What needs to be done: Your task is to repeat each record verbatim, exactly as it was written.

- - - - - - -

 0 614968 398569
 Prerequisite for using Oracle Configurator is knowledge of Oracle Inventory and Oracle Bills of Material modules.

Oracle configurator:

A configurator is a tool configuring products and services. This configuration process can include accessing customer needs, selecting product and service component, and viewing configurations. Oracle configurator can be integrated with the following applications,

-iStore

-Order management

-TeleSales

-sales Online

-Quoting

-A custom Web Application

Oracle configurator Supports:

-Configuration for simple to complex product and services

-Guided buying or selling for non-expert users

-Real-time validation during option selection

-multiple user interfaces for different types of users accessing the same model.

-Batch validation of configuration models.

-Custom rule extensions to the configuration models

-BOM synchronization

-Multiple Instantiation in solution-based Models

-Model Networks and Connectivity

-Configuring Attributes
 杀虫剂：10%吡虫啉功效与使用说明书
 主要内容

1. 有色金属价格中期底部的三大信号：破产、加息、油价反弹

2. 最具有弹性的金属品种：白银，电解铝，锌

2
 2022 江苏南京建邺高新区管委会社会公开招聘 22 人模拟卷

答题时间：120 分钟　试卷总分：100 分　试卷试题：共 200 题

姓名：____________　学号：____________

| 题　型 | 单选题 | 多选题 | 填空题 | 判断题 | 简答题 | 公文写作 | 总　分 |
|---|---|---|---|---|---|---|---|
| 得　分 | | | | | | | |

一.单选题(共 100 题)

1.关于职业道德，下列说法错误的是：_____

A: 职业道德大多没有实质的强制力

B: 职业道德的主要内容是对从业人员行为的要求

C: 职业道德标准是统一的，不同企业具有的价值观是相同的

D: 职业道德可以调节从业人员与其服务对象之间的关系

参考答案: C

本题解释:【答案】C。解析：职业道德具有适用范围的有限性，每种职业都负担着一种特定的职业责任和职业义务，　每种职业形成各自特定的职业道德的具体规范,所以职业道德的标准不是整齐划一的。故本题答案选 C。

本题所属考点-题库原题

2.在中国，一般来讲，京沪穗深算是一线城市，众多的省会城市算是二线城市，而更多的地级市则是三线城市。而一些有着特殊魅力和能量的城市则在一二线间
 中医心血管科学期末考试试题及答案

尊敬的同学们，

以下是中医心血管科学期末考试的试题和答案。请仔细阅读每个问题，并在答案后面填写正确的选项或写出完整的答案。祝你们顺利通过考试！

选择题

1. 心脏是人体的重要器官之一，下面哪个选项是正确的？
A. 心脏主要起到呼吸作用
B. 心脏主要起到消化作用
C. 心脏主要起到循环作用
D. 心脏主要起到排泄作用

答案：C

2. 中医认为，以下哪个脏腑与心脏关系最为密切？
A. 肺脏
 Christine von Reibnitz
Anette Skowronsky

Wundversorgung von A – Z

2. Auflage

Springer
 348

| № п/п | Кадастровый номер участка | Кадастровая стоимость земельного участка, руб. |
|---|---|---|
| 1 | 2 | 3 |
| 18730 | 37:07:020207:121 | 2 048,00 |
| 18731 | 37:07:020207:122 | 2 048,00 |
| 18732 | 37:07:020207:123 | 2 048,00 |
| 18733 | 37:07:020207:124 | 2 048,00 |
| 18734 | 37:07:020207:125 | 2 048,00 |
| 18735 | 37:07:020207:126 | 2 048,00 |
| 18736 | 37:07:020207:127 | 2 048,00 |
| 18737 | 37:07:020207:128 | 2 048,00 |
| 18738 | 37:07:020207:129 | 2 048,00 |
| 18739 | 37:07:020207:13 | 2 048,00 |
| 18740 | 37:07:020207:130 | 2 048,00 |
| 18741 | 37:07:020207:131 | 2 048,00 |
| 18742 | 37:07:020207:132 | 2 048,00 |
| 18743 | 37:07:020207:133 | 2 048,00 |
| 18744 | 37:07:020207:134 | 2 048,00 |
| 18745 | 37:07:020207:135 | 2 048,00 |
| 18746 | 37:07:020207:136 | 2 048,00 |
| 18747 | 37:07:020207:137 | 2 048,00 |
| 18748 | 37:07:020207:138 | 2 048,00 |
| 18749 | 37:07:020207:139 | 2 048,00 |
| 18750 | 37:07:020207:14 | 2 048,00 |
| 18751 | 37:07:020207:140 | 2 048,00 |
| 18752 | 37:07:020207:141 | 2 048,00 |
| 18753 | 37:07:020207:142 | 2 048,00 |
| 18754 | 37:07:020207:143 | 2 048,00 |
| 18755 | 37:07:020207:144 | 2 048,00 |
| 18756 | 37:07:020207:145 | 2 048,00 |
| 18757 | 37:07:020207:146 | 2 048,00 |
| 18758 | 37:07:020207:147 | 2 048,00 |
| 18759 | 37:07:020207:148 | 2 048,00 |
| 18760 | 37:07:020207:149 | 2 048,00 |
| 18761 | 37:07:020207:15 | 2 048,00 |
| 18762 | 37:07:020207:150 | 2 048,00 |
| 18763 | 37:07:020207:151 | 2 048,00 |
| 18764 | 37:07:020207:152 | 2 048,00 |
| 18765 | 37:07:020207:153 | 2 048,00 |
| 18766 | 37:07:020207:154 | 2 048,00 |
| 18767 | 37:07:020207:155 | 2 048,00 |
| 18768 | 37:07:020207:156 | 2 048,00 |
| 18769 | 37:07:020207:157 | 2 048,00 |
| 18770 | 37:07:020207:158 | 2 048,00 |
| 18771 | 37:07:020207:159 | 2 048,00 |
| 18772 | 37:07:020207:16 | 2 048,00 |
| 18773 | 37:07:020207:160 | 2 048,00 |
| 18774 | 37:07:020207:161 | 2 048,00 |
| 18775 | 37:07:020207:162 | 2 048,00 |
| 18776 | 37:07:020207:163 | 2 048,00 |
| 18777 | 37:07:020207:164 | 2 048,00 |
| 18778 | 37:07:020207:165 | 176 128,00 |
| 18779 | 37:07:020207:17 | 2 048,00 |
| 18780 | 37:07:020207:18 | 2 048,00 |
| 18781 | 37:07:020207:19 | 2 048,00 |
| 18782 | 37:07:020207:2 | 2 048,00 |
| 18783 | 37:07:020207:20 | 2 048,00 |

- - - - - - -

Reply:
 0 614968 398569
 Prerequisite for using Oracle Configurator is knowledge of Oracle Inventory and Oracle Bills of Material modules.

Oracle configurator:

A configurator is a tool configuring products and services. This configuration process can include accessing customer needs, selecting product and service component, and viewing configurations. Oracle configurator can be integrated with the following applications,

-iStore

-Order management

-TeleSales

-sales Online

-Quoting

-A custom Web Application

Oracle configurator Supports:

-Configuration for simple to complex product and services

-Guided buying or selling for non-expert users

-Real-time validation during option selection

-multiple user interfaces for different types of users accessing the same model.

-Batch validation of configuration models.

-Custom rule extensions to the configuration models

-BOM synchronization

-Multiple Instantiation in solution-based Models

-Model Networks and Connectivity

-Configuring Attributes
 杀虫剂：10%吡虫啉功效与使用说明书
 主要内容

1. 有色金属价格中期底部的三大信号：破产、加息、油价反弹

2. 最具有弹性的金属品种：白银，电解铝，锌

2
 2022 江苏南京建邺高新区管委会社会公开招聘 22 人模拟卷

答题时间：120 分钟　试卷总分：100 分　试卷试题：共 200 题

姓名：____________　学号：____________

| 题　型 | 单选题 | 多选题 | 填空题 | 判断题 | 简答题 | 公文写作 | 总　分 |
|---|---|---|---|---|---|---|---|
| 得　分 | | | | | | | |

一.单选题(共 100 题)

1.关于职业道德，下列说法错误的是：_____

A: 职业道德大多没有实质的强制力

B: 职业道德的主要内容是对从业人员行为的要求

C: 职业道德标准是统一的，不同企业具有的价值观是相同的

D: 职业道德可以调节从业人员与其服务对象之间的关系

参考答案: C

本题解释:【答案】C。解析：职业道德具有适用范围的有限性，每种职业都负担着一种特定的职业责任和职业义务，　每种职业形成各自特定的职业道德的具体规范,所以职业道德的标准不是整齐划一的。故本题答案选 C。

本题所属考点-题库原题

2.在中国，一般来讲，京沪穗深算是一线城市，众多的省会城市算是二线城市，而更多的地级市则是三线城市。而一些有着特殊魅力和能量的城市则在一二线间
 中医心血管科学期末考试试题及答案

尊敬的同学们，

以下是中医心血管科学期末考试的试题和答案。请仔细阅读每个问题，并在答案后面填写正确的选项或写出完整的答案。祝你们顺利通过考试！

选择题

1. 心脏是人体的重要器官之一，下面哪个选项是正确的？
A. 心脏主要起到呼吸作用
B. 心脏主要起到消化作用
C. 心脏主要起到循环作用
D. 心脏主要起到排泄作用

答案：C

2. 中医认为，以下哪个脏腑与心脏关系最为密切？
A. 肺脏
 Christine von Reibnitz
Anette Skowronsky

Wundversorgung von A – Z

2. Auflage

Springer
 348

| № п/п | Кадастровый номер участка | Кадастровая стоимость земельного участка, руб. |
|---|---|---|
| 1 | 2 | 3 |
| 18730 | 37:07:020207:121 | 2 048,00 |
| 18731 | 37:07:020207:122 | 2 048,00 |
| 18732 | 37:07:020207:123 | 2 048,00 |
| 18733 | 37:07:020207:124 | 2 048,00 |
| 18734 | 37:07:020207:125 | 2 048,00 |
| 18735 | 37:07:020207:126 | 2 048,00 |
| 18736 | 37:07:020207:127 | 2 048,00 |
| 18737 | 37:07:020207:128 | 2 048,00 |
| 18738 | 37:07:020207:129 | 2 048,00 |
| 18739 | 37:07:020207:13 | 2 048,00 |
| 18740 | 37:07:020207:130 | 2 048,00 |
| 18741 | 37:07:020207:131 | 2 048,00 |
| 18742 | 37:07:020207:132 | 2 048,00 |
| 18743 | 37:07:020207:133 | 2 048,00 |
| 18744 | 37:07:020207:134 | 2 048,00 |
| 18745 | 37:07:020207:135 | 2 048,00 |
| 18746 | 37:07:020207:136 | 2 048,00 |
| 18747 | 37:07:020207:137 | 2 048,00 |
| 18748 | 37:07:020207:138 | 2 048,00 |
| 18749 | 37:07:020207:139 | 2 048,00 |
| 18750 | 37:07:020207:14 | 2 048,00 |
| 18751 | 37:07:020207:140 | 2 048,00 |
| 18752 | 37:07:020207:141 | 2 048,00 |
| 18753 | 37:07:020207:142 | 2 048,00 |
| 18754 | 37:07:020207:143 | 2 048,00 |
| 18755 | 37:07:020207:144 | 2 048,00 |
| 18756 | 37:07:020207:145 | 2 048,00 |
| 18757 | 37:07:020207:146 | 2 048,00 |
| 18758 | 37:07:020207:147 | 2 048,00 |
| 18759 | 37:07:020207:148 | 2 048,00 |
| 18760 | 37:07:020207:149 | 2 048,00 |
| 18761 | 37:07:020207:15 | 2 048,00 |
| 18762 | 37:07:020207:150 | 2 048,00 |
| 18763 | 37:07:020207:151 | 2 048,00 |
| 18764 | 37:07:020207:152 | 2 048,00 |
| 18765 | 37:07:020207:153 | 2 048,00 |
| 18766 | 37:07:020207:154 | 2 048,00 |
| 18767 | 37:07:020207:155 | 2 048,00 |
| 18768 | 37:07:020207:156 | 2 048,00 |
| 18769 | 37:07:020207:157 | 2 048,00 |
| 18770 | 37:07:020207:158 | 2 048,00 |
| 18771 | 37:07:020207:159 | 2 048,00 |
| 18772 | 37:07:020207:16 | 2 048,00 |
| 18773 | 37:07:020207:160 | 2 048,00 |
| 18774 | 37:07:020207:161 | 2 048,00 |
| 18775 | 37:07:020207:162 | 2 048,00 |
| 18776 | 37:07:020207:163 | 2 048,00 |
| 18777 | 37:07:020207:164 | 2 048,00 |
| 18778 | 37:07:020207:165 | 176 128,00 |
| 18779 | 37:07:020207:17 | 2 048,00 |
| 18780 | 37:07:020207:18 | 2 048,00 |
| 18781 | 37:07:020207:19 | 2 048,00 |
| 18782 | 37:07:020207:2 | 2 048,00 |
| 18783 | 37:07:020207:20 | 2 048,00 |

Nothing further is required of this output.